The difference lies in the unlock reward: Shale himself. Anyone who's played Dragon Age for a reasonable length of time will know that companion characters are the most compelling content outside of the game's main quest line (some might even say including it). Like the others, Shale has reams of well-voiced dialogue in the form of conversations, interjections and banter with the other companions. Being a surprisingly arch and sarcastic golem, Shale's humorous edge does something to leaven Dragon Age's stuffy tone.

He also has an approval rating to play around with, a personal quest that dovetails with the larger plot, his own item customisation system with the attendant loot drops added across the game, and a unique set of golem abilities with tremendous utility. His auras can switch him at will, in the midst of battle, from a tank to a melee warrior, a ranged attacker or an immobile buff machine, a sort of living totem. Extremely useful on the field and quite amusing off it, and bringing a lot more content to the game than just his origin adventure, Shale's a worthy addition.

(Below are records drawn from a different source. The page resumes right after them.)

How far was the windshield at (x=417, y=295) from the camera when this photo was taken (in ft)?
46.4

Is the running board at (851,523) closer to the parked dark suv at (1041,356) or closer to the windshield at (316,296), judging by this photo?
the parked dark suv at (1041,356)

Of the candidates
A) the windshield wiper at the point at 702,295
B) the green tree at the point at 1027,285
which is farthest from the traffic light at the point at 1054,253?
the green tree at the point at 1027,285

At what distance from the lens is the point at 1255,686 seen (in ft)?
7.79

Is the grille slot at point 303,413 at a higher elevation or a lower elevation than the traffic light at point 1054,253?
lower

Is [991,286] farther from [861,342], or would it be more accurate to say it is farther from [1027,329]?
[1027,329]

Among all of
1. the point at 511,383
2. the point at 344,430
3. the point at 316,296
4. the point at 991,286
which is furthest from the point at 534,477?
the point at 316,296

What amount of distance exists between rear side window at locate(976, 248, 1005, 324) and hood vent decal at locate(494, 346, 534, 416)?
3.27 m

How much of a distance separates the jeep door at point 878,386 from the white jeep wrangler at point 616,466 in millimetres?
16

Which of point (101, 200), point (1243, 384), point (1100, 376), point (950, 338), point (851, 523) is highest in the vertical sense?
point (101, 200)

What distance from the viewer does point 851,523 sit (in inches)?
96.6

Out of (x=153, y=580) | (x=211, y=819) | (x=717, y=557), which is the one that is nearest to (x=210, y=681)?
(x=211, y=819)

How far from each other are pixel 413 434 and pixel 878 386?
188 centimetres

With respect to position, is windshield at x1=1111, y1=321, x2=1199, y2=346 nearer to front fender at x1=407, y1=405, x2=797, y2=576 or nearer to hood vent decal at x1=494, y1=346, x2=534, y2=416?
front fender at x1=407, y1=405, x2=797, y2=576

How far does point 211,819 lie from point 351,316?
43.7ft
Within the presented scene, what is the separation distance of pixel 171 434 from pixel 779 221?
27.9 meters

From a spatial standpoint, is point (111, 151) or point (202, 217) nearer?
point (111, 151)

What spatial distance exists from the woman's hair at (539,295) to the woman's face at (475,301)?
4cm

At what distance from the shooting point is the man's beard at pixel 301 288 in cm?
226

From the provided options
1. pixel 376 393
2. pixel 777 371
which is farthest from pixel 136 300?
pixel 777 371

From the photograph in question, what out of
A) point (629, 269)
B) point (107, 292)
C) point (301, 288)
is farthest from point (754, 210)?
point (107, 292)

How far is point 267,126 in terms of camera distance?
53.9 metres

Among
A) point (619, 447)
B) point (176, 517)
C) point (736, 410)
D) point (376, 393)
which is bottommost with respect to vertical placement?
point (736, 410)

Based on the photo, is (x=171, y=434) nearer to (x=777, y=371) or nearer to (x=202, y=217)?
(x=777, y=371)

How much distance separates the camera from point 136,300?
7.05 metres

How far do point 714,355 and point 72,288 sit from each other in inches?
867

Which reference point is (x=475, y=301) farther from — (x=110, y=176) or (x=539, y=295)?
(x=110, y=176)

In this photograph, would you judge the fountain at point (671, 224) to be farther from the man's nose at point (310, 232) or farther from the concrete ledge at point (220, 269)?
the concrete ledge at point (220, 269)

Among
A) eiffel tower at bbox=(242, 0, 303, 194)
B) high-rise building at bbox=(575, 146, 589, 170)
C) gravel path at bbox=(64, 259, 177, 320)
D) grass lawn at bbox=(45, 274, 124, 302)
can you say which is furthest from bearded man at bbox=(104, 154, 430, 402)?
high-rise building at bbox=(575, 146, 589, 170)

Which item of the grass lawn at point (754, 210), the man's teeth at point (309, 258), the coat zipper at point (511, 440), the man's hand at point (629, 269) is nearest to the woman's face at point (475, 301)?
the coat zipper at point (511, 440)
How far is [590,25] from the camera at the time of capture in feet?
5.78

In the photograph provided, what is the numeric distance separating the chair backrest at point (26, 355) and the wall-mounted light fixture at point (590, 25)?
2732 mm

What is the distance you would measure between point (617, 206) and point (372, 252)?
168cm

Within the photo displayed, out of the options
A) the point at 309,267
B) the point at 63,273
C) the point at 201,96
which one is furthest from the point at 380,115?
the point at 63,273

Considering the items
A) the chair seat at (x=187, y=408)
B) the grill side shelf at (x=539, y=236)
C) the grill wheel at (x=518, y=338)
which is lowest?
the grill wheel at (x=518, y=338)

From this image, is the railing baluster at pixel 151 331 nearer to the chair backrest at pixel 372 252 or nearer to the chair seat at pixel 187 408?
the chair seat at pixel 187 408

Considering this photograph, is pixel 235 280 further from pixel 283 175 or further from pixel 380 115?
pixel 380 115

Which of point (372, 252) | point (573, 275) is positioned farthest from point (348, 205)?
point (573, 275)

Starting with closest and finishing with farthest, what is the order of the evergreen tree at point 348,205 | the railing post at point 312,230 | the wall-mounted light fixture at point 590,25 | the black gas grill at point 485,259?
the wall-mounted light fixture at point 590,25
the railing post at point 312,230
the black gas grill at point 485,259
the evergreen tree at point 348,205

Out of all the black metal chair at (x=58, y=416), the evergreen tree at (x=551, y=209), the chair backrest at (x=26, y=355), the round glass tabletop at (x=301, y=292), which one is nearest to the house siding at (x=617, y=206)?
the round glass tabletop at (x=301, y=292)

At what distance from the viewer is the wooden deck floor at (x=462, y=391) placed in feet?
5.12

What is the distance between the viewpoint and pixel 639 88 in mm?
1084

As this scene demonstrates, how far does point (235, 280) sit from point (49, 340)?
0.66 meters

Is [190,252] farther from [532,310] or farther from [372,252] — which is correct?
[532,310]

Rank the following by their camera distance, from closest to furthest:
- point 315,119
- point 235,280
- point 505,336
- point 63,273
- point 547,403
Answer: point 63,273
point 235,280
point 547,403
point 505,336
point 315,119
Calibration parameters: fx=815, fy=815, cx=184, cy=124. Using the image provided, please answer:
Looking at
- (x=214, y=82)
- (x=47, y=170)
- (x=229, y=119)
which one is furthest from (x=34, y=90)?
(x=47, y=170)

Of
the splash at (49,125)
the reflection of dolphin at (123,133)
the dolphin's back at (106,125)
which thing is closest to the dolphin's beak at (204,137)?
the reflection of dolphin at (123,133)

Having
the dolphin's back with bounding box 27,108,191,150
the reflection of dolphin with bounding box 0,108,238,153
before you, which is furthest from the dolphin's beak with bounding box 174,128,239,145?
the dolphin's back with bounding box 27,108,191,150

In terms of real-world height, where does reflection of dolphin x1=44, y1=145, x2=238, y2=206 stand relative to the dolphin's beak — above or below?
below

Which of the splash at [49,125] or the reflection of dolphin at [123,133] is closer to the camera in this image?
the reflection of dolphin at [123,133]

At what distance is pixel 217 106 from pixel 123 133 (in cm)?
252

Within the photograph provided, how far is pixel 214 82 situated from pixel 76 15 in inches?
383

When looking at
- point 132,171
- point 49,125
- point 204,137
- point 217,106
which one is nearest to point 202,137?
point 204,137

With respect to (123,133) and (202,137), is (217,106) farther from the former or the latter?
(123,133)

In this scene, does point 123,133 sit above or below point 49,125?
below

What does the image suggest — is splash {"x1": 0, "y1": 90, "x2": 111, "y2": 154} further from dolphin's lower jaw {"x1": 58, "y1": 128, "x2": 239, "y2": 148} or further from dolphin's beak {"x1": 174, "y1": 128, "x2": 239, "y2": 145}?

The question isn't so much whether he's worth the (still rather steep) asking price that most won't have to pay, as whether BioWare will be able to repeat this trick. Shale was made alongside the rest of Dragon Age's companions - will it be possible to retrofit further characters so deep into the storyline, with their own opinions and comments on it, their own personal investment in events? It seems unlikely, but it's not impossible. As a statement of intent - to create DLC that can meaningfully enrich the entire game you buy it for - The Stone Prisoner is exciting.